/Information-Retrieval

Sistem for indexing and searching news.

Primary LanguagePython

Information Retrieval Proyect

Sistem for indexing and searching news. It is divided in this files;
SAR_Indexer.py - Propgram for indexing files. It extracts the news from a local directory, and saves the index in the current directory.
SAR_Searcher.py - Program for searching news. Given an indexer, it will give the result of the given querry.
SAR_lib.py - Library for both programms.

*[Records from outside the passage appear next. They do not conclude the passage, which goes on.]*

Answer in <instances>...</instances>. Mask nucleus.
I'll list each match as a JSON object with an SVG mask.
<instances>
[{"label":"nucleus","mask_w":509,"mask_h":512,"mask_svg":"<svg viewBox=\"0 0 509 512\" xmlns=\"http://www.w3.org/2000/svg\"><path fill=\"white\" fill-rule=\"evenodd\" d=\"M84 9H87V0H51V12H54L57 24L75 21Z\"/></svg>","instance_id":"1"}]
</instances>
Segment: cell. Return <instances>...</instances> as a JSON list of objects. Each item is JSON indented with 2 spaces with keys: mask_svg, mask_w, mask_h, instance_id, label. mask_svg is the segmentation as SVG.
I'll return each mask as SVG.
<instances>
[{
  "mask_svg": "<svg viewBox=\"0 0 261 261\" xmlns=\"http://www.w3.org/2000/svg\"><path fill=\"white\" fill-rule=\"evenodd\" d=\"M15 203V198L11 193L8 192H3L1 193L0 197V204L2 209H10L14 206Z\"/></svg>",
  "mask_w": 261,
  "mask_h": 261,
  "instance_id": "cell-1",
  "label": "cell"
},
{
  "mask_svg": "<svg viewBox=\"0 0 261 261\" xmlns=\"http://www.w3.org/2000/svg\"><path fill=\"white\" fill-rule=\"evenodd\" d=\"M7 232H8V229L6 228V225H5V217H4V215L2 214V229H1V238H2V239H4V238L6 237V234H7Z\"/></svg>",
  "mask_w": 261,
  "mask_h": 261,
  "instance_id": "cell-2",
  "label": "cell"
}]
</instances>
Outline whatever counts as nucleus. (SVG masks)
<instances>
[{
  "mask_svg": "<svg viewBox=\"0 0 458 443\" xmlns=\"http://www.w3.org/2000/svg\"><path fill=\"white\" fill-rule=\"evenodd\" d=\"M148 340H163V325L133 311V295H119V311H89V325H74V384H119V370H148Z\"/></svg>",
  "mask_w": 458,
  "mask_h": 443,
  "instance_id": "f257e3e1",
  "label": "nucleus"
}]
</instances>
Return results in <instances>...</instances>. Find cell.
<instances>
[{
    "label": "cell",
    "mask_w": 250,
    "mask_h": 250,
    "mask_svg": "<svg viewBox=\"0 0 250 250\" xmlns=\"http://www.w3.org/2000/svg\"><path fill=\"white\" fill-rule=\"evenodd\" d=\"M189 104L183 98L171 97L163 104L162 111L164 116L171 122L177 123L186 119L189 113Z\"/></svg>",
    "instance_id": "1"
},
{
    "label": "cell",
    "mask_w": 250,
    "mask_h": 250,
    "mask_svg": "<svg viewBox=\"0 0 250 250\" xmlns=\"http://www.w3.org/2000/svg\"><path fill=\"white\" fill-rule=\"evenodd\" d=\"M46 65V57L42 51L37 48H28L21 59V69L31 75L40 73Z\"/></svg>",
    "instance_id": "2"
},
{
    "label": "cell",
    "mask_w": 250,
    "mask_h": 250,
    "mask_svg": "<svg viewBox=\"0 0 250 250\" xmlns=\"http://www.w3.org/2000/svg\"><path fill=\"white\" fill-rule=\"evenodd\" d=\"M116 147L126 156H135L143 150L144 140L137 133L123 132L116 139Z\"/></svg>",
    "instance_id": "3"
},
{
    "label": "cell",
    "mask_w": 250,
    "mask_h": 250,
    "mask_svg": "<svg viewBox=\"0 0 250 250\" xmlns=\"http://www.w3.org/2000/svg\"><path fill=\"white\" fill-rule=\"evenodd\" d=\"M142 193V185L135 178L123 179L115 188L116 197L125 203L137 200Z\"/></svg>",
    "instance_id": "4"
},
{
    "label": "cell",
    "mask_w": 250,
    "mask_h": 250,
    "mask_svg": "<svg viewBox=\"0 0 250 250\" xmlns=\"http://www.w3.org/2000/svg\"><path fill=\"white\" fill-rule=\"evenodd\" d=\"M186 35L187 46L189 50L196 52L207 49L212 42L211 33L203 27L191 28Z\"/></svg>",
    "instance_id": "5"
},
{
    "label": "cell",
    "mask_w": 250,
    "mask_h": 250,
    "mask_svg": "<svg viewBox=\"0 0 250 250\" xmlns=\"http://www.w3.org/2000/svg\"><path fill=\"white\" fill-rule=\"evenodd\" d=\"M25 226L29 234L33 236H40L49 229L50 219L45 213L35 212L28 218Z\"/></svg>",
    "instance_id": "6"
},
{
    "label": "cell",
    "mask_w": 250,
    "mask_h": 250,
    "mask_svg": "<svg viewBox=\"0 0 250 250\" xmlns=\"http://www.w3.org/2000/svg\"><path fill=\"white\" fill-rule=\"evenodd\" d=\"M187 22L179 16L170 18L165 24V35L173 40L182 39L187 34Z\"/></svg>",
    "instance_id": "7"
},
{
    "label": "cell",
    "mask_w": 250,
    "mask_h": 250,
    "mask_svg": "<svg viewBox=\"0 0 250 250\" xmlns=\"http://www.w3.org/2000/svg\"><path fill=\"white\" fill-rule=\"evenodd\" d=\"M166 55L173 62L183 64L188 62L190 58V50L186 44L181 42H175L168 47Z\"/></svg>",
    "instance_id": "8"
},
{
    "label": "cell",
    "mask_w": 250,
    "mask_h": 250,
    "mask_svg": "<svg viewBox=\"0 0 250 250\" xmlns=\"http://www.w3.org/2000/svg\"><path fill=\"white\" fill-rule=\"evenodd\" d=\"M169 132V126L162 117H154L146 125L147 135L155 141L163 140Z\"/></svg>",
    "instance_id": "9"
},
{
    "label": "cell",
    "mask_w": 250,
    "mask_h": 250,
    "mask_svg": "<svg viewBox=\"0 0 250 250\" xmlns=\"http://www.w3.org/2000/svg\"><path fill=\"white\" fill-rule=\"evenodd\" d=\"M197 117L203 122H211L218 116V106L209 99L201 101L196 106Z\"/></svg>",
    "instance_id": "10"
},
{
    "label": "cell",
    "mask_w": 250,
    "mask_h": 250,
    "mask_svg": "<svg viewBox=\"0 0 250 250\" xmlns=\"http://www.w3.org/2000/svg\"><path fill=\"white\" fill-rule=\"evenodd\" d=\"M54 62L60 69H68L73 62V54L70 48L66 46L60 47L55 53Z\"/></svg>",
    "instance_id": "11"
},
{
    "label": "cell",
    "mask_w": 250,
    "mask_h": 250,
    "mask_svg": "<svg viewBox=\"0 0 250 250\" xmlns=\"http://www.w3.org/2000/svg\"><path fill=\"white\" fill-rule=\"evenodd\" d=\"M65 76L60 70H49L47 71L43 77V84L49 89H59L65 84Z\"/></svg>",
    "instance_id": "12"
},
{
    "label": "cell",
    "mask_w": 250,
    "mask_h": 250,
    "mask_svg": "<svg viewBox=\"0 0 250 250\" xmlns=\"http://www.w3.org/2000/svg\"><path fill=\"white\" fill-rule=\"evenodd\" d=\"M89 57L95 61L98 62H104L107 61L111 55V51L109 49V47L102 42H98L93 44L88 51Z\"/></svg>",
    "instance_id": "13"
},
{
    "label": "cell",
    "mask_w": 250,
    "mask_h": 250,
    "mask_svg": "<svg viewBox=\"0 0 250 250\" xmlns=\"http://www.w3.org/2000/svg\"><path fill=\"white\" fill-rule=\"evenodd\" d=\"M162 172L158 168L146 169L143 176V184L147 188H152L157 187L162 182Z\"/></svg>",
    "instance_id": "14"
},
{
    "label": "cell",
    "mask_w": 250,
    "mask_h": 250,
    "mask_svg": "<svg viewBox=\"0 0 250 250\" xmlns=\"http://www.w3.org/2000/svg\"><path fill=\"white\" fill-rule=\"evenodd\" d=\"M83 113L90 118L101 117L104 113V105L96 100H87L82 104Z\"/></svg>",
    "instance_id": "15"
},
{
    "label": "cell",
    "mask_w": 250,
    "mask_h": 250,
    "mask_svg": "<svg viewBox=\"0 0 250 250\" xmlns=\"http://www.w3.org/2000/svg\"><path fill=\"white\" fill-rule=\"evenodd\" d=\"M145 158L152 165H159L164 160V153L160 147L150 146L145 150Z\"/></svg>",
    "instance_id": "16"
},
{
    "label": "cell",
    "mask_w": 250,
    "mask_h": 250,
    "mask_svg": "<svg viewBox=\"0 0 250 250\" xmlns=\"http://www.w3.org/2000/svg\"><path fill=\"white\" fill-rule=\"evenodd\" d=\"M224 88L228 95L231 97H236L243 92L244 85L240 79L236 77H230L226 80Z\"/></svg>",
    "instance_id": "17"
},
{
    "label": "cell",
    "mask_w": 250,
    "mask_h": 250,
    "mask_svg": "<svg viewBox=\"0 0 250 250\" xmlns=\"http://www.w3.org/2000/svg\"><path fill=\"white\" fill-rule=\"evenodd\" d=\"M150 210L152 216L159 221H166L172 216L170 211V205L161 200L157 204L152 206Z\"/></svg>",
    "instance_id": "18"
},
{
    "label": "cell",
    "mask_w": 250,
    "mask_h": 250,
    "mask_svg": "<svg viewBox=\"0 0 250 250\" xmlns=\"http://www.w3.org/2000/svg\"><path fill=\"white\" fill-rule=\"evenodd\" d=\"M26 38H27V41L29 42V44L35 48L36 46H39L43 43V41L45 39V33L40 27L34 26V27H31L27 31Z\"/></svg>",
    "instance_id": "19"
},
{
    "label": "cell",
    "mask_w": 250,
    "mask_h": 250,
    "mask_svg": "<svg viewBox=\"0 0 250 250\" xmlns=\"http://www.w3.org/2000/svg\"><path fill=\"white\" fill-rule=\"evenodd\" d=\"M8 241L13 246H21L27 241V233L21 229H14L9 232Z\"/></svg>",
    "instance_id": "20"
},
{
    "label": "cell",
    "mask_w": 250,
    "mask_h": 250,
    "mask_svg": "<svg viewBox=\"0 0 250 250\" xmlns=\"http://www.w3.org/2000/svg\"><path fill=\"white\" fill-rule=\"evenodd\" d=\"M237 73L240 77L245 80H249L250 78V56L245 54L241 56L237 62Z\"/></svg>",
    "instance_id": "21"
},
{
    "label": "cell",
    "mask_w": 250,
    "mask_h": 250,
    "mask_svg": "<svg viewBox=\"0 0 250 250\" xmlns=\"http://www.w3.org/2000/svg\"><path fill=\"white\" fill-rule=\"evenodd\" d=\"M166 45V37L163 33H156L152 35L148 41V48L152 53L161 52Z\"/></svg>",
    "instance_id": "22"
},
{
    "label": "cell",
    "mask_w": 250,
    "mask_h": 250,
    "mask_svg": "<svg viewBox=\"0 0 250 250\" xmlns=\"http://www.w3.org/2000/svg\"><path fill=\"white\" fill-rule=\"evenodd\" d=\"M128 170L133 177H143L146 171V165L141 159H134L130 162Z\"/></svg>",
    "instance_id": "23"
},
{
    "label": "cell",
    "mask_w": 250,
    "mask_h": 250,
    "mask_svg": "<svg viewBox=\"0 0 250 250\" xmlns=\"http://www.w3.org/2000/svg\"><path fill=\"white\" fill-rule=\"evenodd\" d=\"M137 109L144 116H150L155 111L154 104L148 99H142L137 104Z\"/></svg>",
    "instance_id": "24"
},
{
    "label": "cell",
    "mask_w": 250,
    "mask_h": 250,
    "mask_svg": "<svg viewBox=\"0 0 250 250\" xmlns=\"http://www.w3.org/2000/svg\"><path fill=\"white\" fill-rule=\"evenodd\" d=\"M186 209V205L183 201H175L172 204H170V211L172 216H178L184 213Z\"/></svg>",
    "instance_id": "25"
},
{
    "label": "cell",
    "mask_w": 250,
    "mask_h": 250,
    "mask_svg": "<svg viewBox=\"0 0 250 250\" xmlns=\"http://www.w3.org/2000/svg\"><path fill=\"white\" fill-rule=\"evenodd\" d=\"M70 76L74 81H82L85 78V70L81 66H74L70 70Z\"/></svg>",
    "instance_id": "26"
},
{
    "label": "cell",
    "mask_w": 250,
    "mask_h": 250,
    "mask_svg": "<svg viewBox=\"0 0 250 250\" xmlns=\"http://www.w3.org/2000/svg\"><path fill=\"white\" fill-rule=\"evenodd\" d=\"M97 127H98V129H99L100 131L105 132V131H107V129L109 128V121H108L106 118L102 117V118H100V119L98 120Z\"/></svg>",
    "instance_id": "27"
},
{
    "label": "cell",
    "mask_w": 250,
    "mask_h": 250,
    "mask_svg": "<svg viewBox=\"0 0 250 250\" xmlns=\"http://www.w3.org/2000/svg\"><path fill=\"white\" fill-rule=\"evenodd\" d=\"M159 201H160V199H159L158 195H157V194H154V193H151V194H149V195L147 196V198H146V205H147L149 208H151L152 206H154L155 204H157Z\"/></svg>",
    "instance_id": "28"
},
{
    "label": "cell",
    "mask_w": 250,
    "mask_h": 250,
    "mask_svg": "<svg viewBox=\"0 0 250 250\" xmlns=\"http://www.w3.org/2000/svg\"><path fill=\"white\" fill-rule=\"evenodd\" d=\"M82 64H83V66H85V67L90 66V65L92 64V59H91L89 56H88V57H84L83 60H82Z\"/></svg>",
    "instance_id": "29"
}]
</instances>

All methods used in the previous programs are here.

Detailed Functionality

Indexer

Usage: SAR_Indexer.py [-h] [-S] [-P] [-M] [-O] newsdir index

Index a directory with news in json format.

Positional arguments:
newsdir -> directory with the news.
index -> name of the file to save the project object.

Optional arguments:
-h, --help => Show this help message and exit
-S, --stem => Compute stem index.
-P, --permuterm => Compute permuterm index.
-M, --multifield => Compute index for all the fields.
-O, --positional => Compute positional index.

Searcher

Usage: SAR_Searcher.py [-h] [-S] [-N | -C] [-A] [-R] [-Q query | -L qlist | -T test] index

Search the index.

Positional arguments:
index -> name of the file with the index object.

Optional arguments:
-h, --help => Show this help message and exit
-S, --stem => Use stem index by default.
-N, --snippet => Show a snippet of the retrieved documents.
-C, --count => Show only the number of documents retrieved.
-A, --all => Show all the results. If not used, only the first 10 results are showed. Does not apply with -C and -T options.
-R, --rank => Rank results. Does not apply with -C and -T options.
-Q query, --query query => Query.
-L qlist, --list qlist => File with queries.
-T test, --test test => File with queries and results, for testing.